### TASK INPUTS

*** Begin section ***

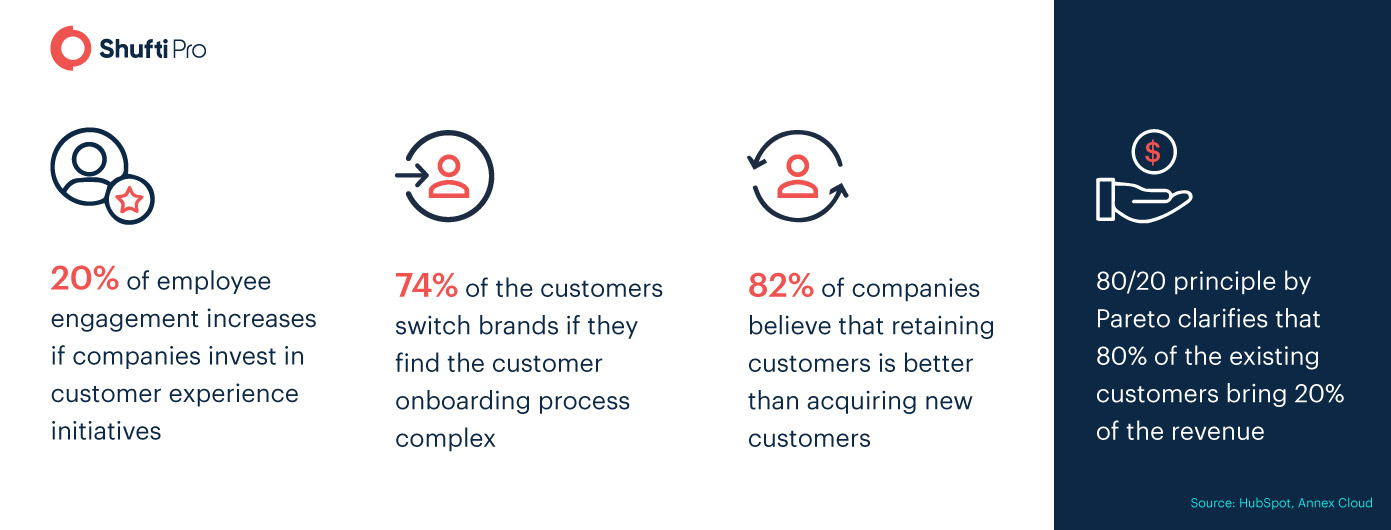 Shufti Pro

20% of employee engagement increases if companies invest in customer experience initiatives

74% of the customers switch brands if they find the customer onboarding process complex

82% of companies believe that retaining customers is better than acquiring new customers

$

80/20 principle by Pareto clarifies that 80% of the existing customers bring 20% of the revenue

Source: HubSpot, Annex Cloud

*** End section ***

### PROBLEM DETAILS
Give the lines exactly as they stand, from the line with "74% of the customers" through the end of the material.

### RESULT BELOW
74% of the customers switch brands if they find the customer onboarding process complex

82% of companies believe that retaining customers is better than acquiring new customers

$

80/20 principle by Pareto clarifies that 80% of the existing customers bring 20% of the revenue

Source: HubSpot, Annex Cloud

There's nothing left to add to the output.